• Exercise task: Copy out the lines of the records from the line with "In this scene, which among" to the line with "590, 1284, 741)", both included, and give only those lines.

• Material for this exercise:
--------------------------------

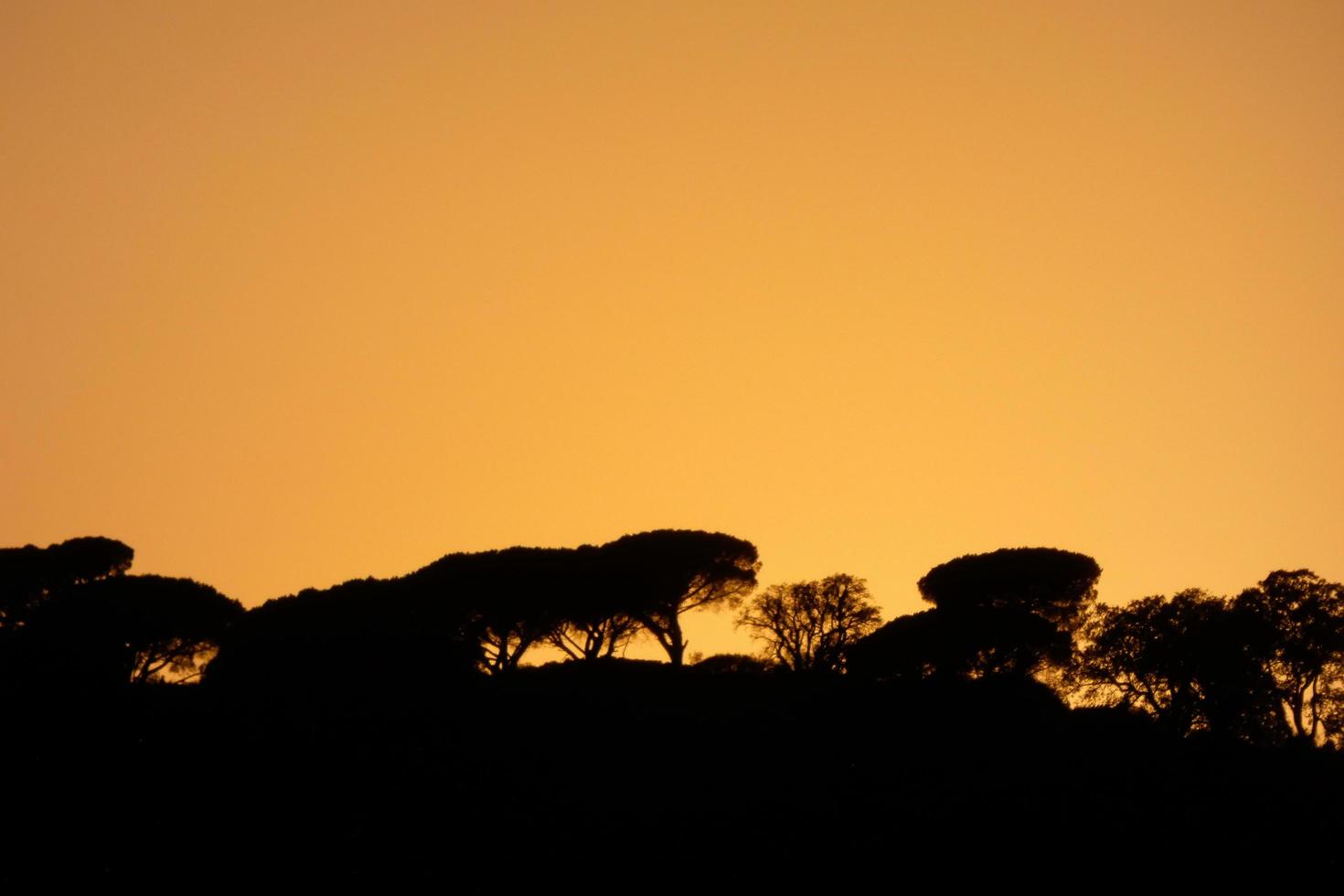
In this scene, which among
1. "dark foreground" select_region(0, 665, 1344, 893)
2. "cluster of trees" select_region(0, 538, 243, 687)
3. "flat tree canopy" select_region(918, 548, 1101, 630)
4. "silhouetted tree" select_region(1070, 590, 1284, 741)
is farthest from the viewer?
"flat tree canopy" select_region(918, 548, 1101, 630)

--------------------------------

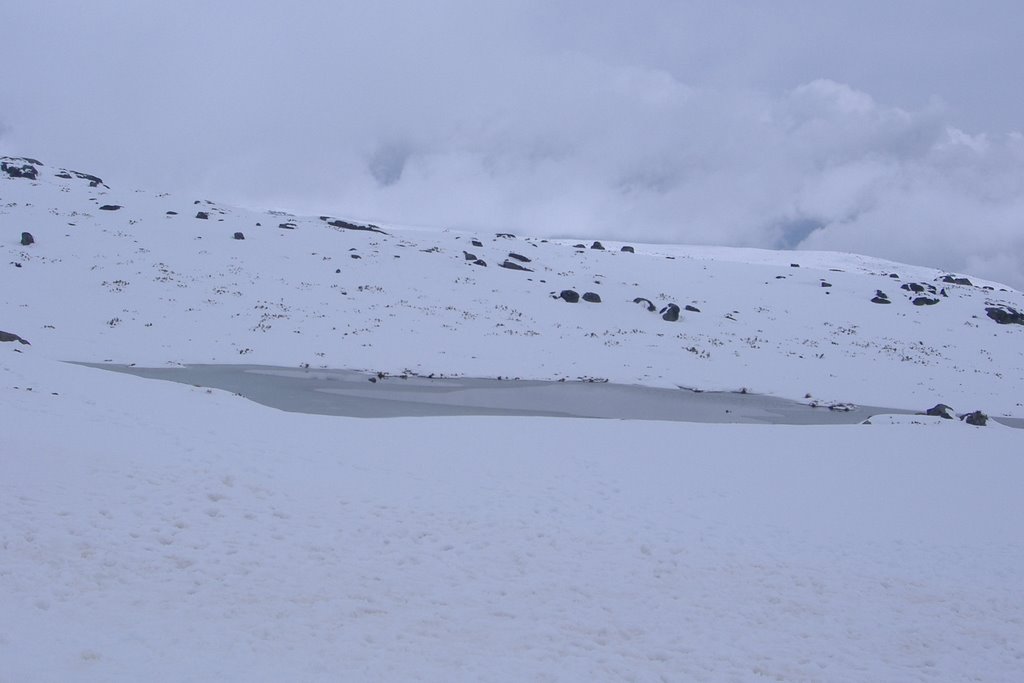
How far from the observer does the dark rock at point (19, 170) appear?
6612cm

--------------------------------

• Correct answer:
In this scene, which among
1. "dark foreground" select_region(0, 665, 1344, 893)
2. "cluster of trees" select_region(0, 538, 243, 687)
3. "flat tree canopy" select_region(918, 548, 1101, 630)
4. "silhouetted tree" select_region(1070, 590, 1284, 741)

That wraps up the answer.